Causation For Medical Negligence Claims
In medical negligence claims, liability only arises when the breach of duty causes or materially contributes to injury or death. In a climate where 1 in 10 members of the public have tested positive for the virus, proving the source of a claimant’s Covid infection is likely to present huge difficulties.
Claims due to delays in treatment
Claims involving delays in treatment for non-Covid conditions will be hard to establish. Even if the initial delay due to Covid was considered to be negligent, there may well have been later, non-negligent delays in the NHS system in any event.

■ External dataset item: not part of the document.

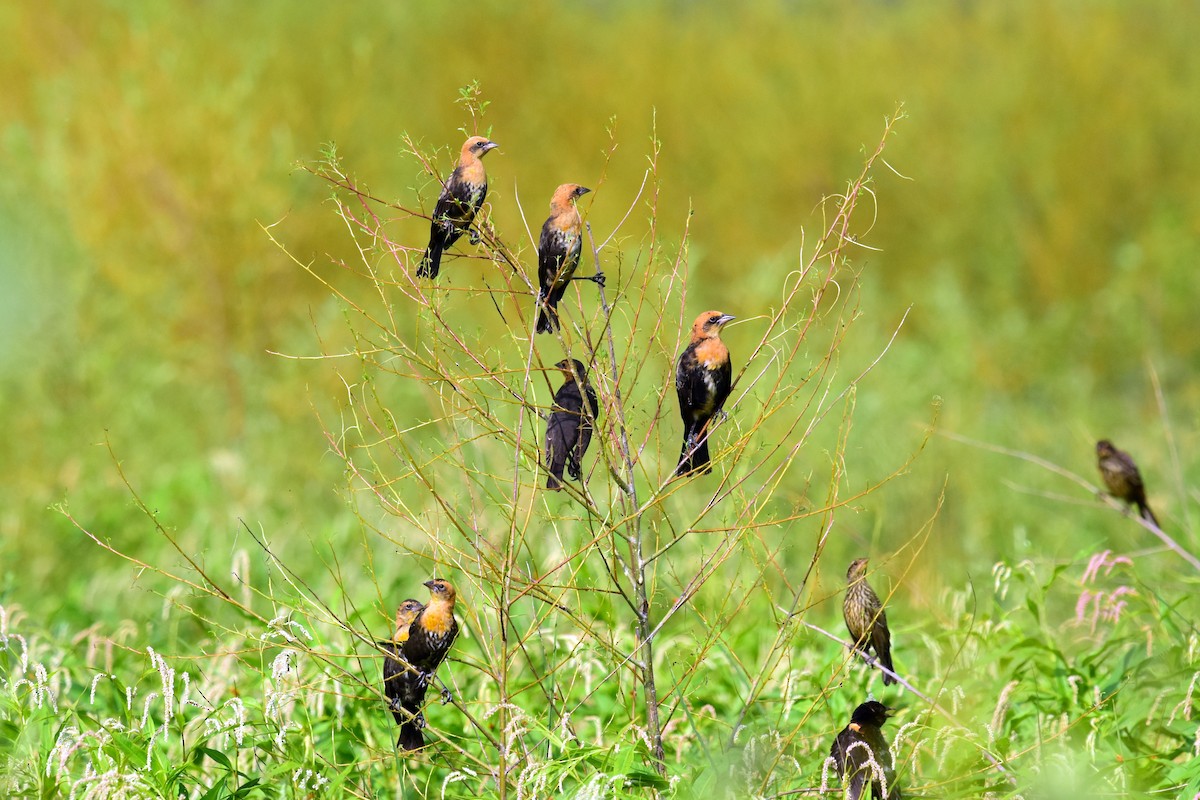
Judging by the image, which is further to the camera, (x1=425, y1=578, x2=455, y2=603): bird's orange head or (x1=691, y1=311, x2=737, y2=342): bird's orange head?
(x1=691, y1=311, x2=737, y2=342): bird's orange head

Claims due to fatality and bereavement from COVID-19
Fatality and bereavement claims are likely to be problematic. Although Covid affects all ages, the vast majority of patients who have died were elderly or had significant co-morbidities. Claims are likely to be defended on the basis that the claimant had a limited life expectancy.
Claims due to ‘long COVID-19’
The effects of so-called “long Covid” are yet to be understood but there may potentially be claims for future care and therapy, perhaps even accommodation claims for people who develop significant disability as a result of infection.
Claims due to loss of earnings
Claimants who pursue claims for loss of earnings may have to consider the possibility that they were on furlough from work or made redundant as a result of the crisis.
Although there is unlikely to be an avalanche of medical negligence claims brought against the NHS in the coming months and years, those cases that are pursued will invariably raise complex and challenging legal dilemmas, for claimants, defendants and the Courts. It is crucial that anyone who believes they may have a claim for medical negligence seeks specialist legal advice from a solicitor with expertise in this area of law.